Key bicarbonate transporters involved in cancer include:

Sodium-bicarbonate cotransporters (NBCs): These transport bicarbonate into cells in exchange for sodium, helping to alkalinize the intracellular space.

Chloride-bicarbonate exchangers (AE1-3): These transport bicarbonate out of the cell in exchange for chloride ions, regulating both intracellular and extracellular pH.

Dysregulation of these transporters in cancer leads to an enhanced capacity to neutralize intracellular acidosis while contributing to extracellular acidification. This dual effect of bicarbonate transporters and CA IX activity is crucial for maintaining the aggressive phenotype of cancer cells, particularly in hypoxic and nutrient-deprived tumor regions.

Acidic Tumor Microenvironment and Its Impact on Cancer Progression


The acidic extracellular pH (pHe) of the tumor microenvironment (TME) is a byproduct of increased lactate production and bicarbonate dysregulation. This acidic environment has profound effects on tumor biology, including:

Promotion of Invasion and Metastasis: Acidic pHe enhances the activity of proteases like matrix metalloproteinases (MMPs) that degrade the extracellular matrix (ECM), allowing cancer cells to invade surrounding tissues. Additionally, acidity promotes the detachment of cancer cells from the primary tumor and facilitates metastasis by making the ECM more pliable for cell migration.

______________________________

* PROBLEM DETAILS *
According to the passage on bicarbonate transporters in cancer, what do chloride-bicarbonate exchangers (AE1-3) exchange bicarbonate for when transporting it out of the cell? The listing that follows bears no relation to the passage on bicarbonate transporters in cancer.

* PROVIDED DATA *
______________________________

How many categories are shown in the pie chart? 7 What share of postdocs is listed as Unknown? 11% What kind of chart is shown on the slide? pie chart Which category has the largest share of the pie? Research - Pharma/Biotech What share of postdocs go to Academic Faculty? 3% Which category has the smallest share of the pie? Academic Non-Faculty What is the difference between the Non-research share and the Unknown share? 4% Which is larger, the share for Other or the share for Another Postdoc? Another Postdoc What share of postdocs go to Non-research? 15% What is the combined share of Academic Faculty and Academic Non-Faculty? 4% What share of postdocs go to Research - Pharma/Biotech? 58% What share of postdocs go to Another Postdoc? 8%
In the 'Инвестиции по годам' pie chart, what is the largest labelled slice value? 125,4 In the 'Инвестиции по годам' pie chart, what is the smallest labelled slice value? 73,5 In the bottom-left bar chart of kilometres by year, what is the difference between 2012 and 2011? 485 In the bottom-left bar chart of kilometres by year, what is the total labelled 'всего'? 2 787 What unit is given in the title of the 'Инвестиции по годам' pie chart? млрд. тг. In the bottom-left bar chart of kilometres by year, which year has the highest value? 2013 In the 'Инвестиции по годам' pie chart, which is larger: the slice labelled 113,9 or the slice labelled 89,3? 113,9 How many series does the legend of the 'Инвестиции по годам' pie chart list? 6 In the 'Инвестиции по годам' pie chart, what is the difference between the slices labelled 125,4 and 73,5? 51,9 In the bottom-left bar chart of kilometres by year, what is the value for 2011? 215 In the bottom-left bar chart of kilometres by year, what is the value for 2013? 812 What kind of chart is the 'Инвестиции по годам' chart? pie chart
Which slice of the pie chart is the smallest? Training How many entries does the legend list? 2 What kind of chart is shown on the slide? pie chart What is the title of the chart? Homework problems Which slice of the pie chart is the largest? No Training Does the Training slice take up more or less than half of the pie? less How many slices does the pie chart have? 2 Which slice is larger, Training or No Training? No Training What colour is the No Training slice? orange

______________________________

* ANSWER AREA *
Chloride ions.